Lo Stato italiano riteneva che la differenziazione di genere nell’età pensionabile fosse da considerarsi come azione positiva ai sensi dell’art. 141, n. 4 del Trattato e, dunque, “come vantaggio specifico, diretto a evitare o compensare svantaggi nelle carriere, al fine di

assicurare una piena uguaglianza tra uomini e donne ”.
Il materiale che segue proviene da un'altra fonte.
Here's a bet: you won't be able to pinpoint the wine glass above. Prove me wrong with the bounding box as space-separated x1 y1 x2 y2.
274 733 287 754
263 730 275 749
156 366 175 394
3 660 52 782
Si tratta di una argomentazione a mio giudizio debole: la fissazione di una diversa età pensionabile per le donne non potrebbe mai essere considerata alla stregua di strumento per ovviare agli svantaggi di carriera (si tratterebbe casomai di una ‘forma di risarcimento’ da parte dello Stato, per non aver saputo rinvenire strumenti efficaci volti a garantire le pari opportunità nell’accesso alla formazione professionale, alle carriere o agli avanzamenti di carriera !).

Argomentazione che, a ben guardare, la stessa Corte costituzionale non ha mai utilizzato nel riconoscere la legittimità costituzionale della disciplina differenziata dell’età pensionabile. Quest’ultima, infatti, come è stato osservato, ha sempre giustificato la legittimità di tale disciplina sotto il profilo della ragionevolezza, facendo leva sul differente e complesso ruolo della donna nella società.

E’ proprio in ragione di questa argomentazione che devono essere ‘prese sul serio’ le affermazioni della Corte di Giustizia, secondo cui: “i provvedimenti nazionali

contemplati da tale disposizione (dall’art. 141 n. 4) debbono, in ogni caso, contribuire ad aiutare la donna a vivere la propria vita lavorativa su un piano di parità rispetto all’uomo.”. Finalità a

cui non è certamente diretta la fissazione di un’età differente in ragione del sesso del dipendente pubblico in quanto, tale provvedimento “non è tale da compensare gli

svantaggi ai quali sono esposte le carriere dei dipendenti pubblici di sesso femminile aiutando queste donne nella loro vota professionale e ponendo rimedio ai problemi che esse possono incontrare durante la loro carriera professionale.”.

Si tratta di una affermazione che suona a mo’ di monito nei confronti dello Stato italiano, il quale dovrebbe altresì ‘approfittare’ di tale sentenza, per rivedere lo stato di attuazione delle politiche delle pari opportunità in ambito lavorativo e non e garantire più agevolazioni e servizi pubblici per permettere alle donne di affermarsi in tutta la sua ‘naturale’ differenza nei molteplici ruoli che ancora oggi è tenuta a ricoprire e, contemporaneamente, per garantirle l’opportunità di raggiungere i medesimi traguardi professionali degli uomini.